- **Page excerpt**:
***

40-Schermerhorn-Street KLC Architects for Landmarks Preservation Commission
When 40 Schermerhorn Street, a four-story townhouse dating back to before the Civil War and located at the edge of the Brooklyn Heights Historic District, sold for $3.1 million in May 2021 (per Acris), it was configured as a four-family rental. However, if the Landmarks presentation is anything to go on, the new owner seeks to use it as an owner's triplex with a secondary unit. The new owner also seeks to embark on a rear yard extension and add a new stair bulkhead with a roof skylight. Mock-ups show that the new roof is visible from the street, but not conspicuously so.
40-Schermerhorn-Street-02 Front details
While the docket says the applicant seeks to "alter the front facade," a closer look at the presentation depicts an endeavor to restore the facade to its former glory by repairing cracked bricks, resurfacing the brownstone, adding new cornice to match the historic shape, replacing brownstone lintels and pediments, and repairing and replacing existing mansard slate roofing.

The rear wall will have to be demolished to make way for the extension, but the presentation notes that there are no historic features on this side of the house. This will get a new stucco facade, new steel-framed folding windows and doors on the ground floor allowing for garden access, and new aluminum-clad wood windows.
In addition to the exterior work, floor plans included in the presentation depict interior renovations as well. These include a new boiler and hot water tank, new wood stairs throughout, and removing walls in some of the lower-level rooms to allow for a more open, light-filled layout.
40-Schermerhorn-Street-04 40 Schermerhorn Street, January 2021

263-West-11th-Street-01 263 West 11th Street (Steven Harris Architects for Landmarks Preservation Commission)
In the nearly 200 years since it was constructed, 263 West 11th Street has attracted an array of notable residents. When it was being used as a multi-family building in the 1920s, author Thomas Wolfe had an apartment there. Decades later, Robert Soros (oldest son of George Soros) and his wife, Melissa Schiff, bought the house in 1993. Ms. Schiff bought Mr. Soros out for $10.5 million during their 2015 divorce, and quietly sold the house for $31 million in November 2020. The buyer was identified only by an LLC, but it's clear they like to swim: Landmarks is reviewing their application to install an in-ground pool in the rear yard.

***

- **Task goal**:
Can you quote the Landmarks excerpt, starting with "40-Schermerhorn-Street-04 40 Schermerhorn" and going on through "the rear yard."? Rely on the Landmarks excerpt alone.

- **Extracted records**:
***

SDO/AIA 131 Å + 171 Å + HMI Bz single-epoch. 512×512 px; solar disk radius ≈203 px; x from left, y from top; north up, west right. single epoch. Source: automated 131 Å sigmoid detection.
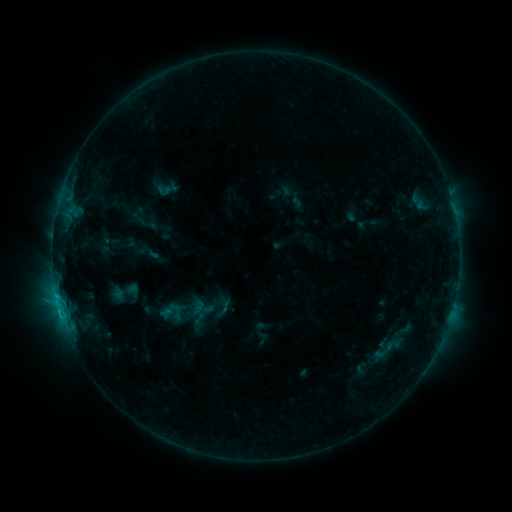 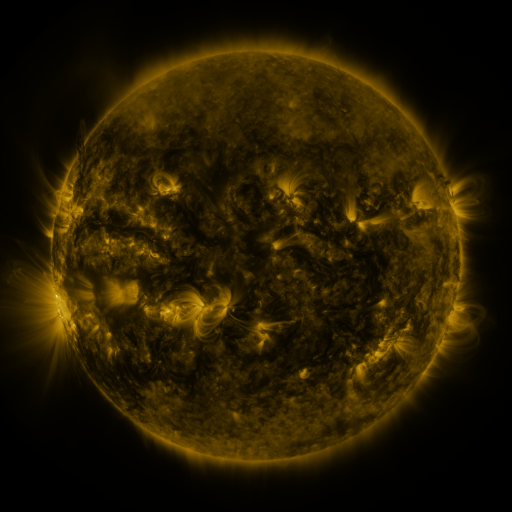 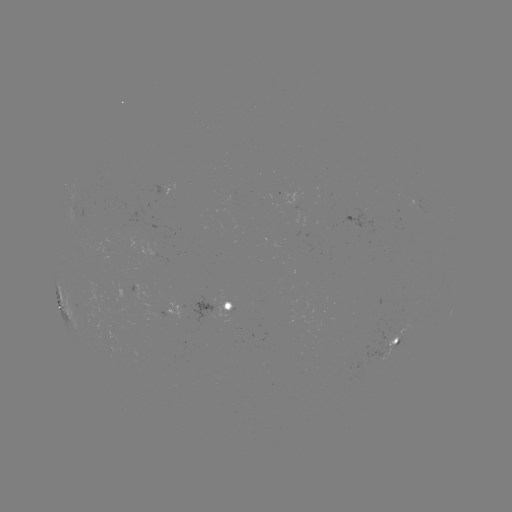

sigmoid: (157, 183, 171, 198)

***

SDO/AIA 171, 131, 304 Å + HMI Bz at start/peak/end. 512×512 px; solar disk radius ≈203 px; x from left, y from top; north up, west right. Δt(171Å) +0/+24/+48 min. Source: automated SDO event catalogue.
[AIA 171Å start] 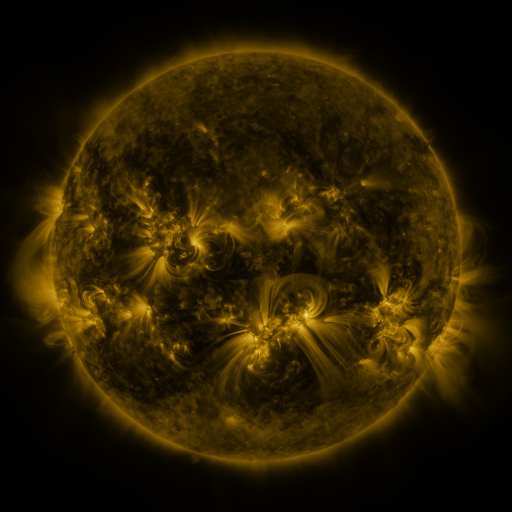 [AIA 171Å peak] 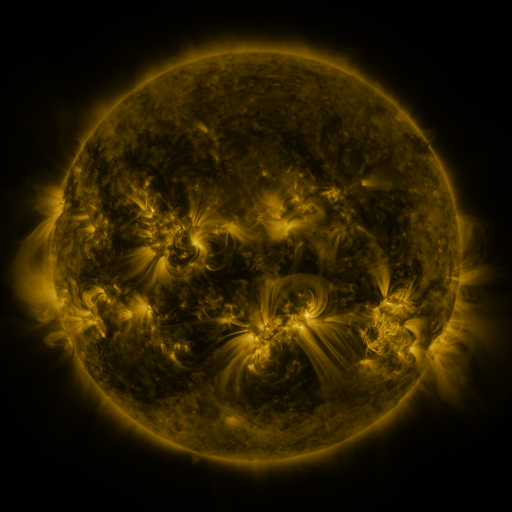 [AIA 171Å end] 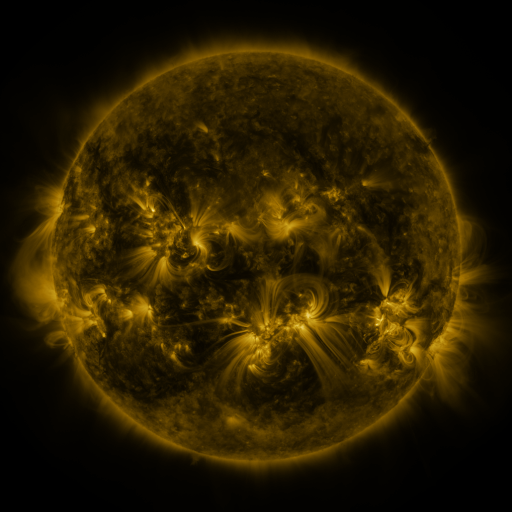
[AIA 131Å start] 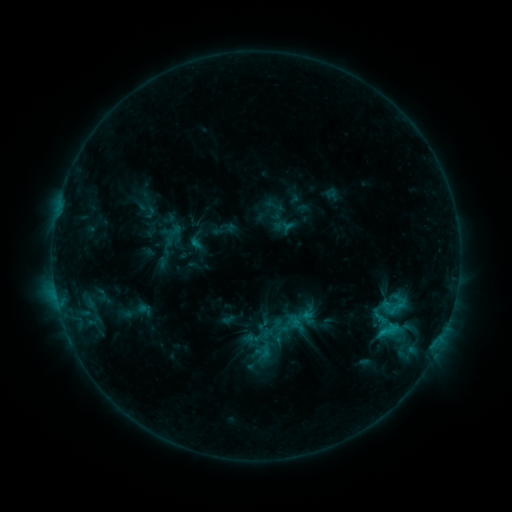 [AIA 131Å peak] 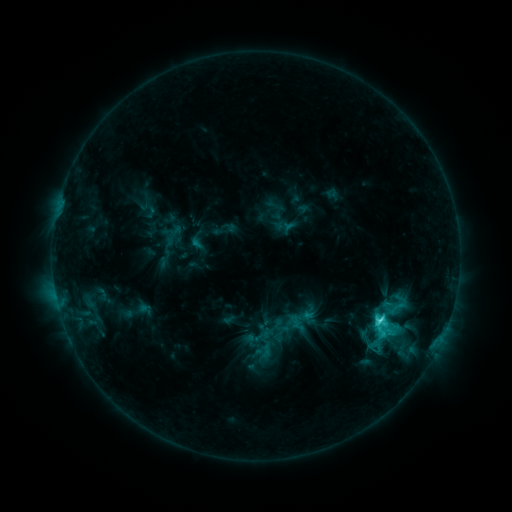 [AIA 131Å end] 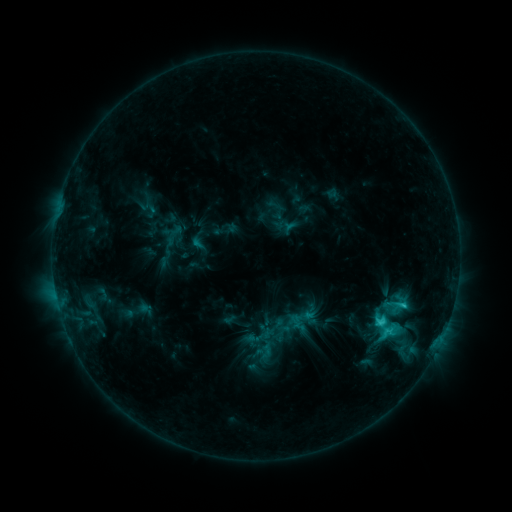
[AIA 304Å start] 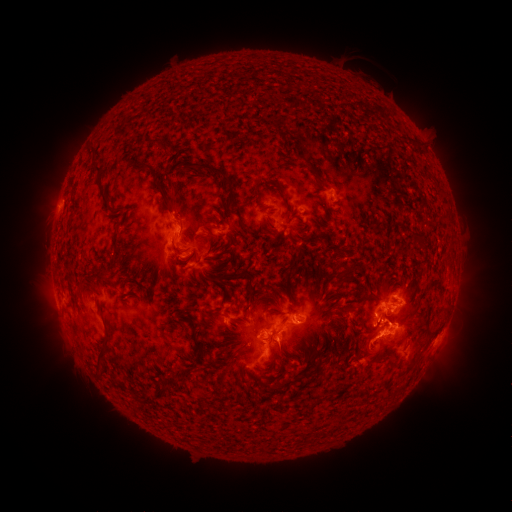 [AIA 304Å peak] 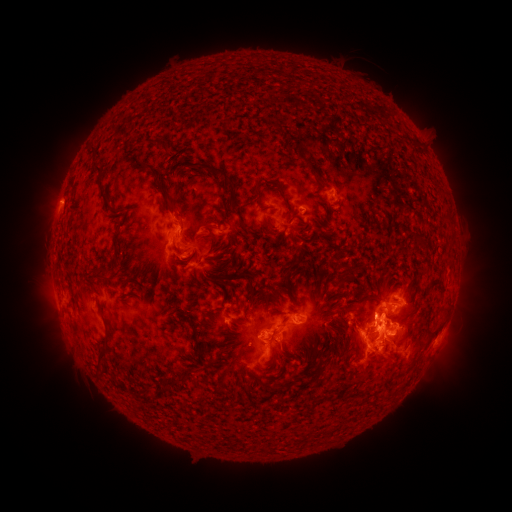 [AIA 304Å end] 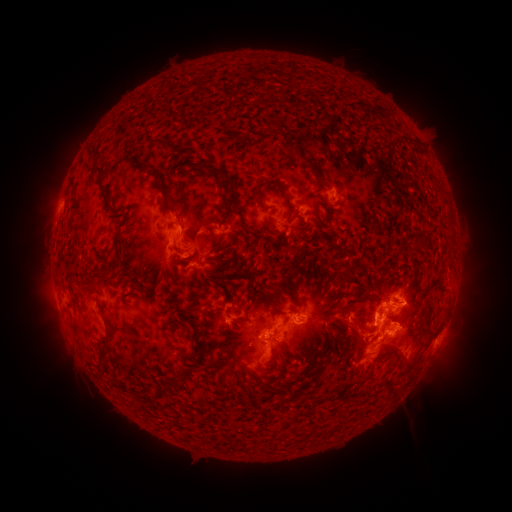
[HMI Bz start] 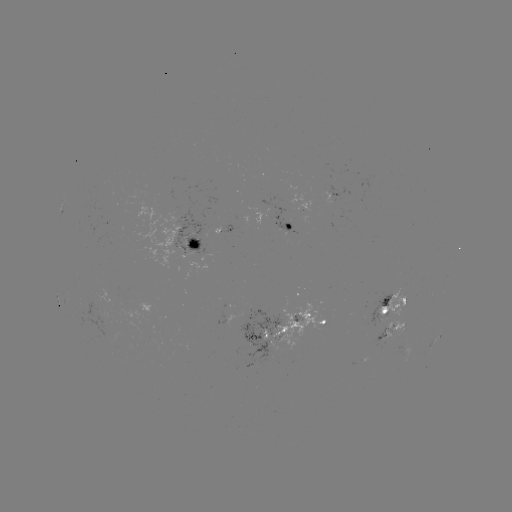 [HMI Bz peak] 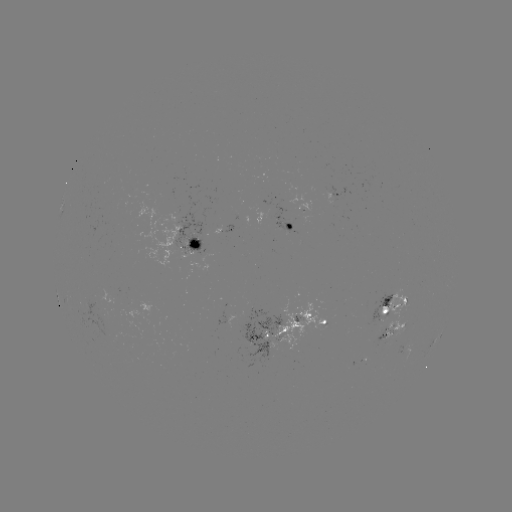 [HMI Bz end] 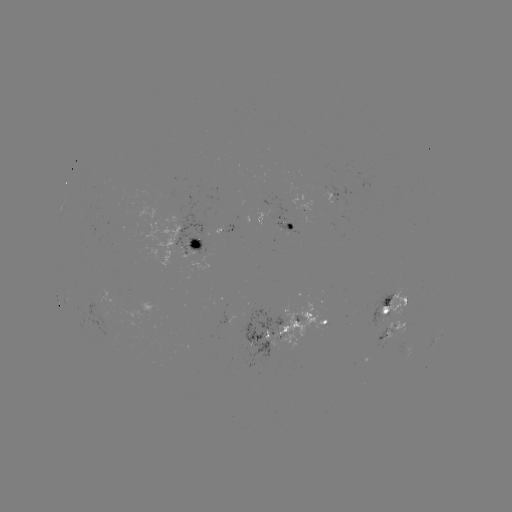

***

- **Solution for this problem**:
40-Schermerhorn-Street-04 40 Schermerhorn Street, January 2021

263-West-11th-Street-01 263 West 11th Street (Steven Harris Architects for Landmarks Preservation Commission)
In the nearly 200 years since it was constructed, 263 West 11th Street has attracted an array of notable residents. When it was being used as a multi-family building in the 1920s, author Thomas Wolfe had an apartment there. Decades later, Robert Soros (oldest son of George Soros) and his wife, Melissa Schiff, bought the house in 1993. Ms. Schiff bought Mr. Soros out for $10.5 million during their 2015 divorce, and quietly sold the house for $31 million in November 2020. The buyer was identified only by an LLC, but it's clear they like to swim: Landmarks is reviewing their application to install an in-ground pool in the rear yard.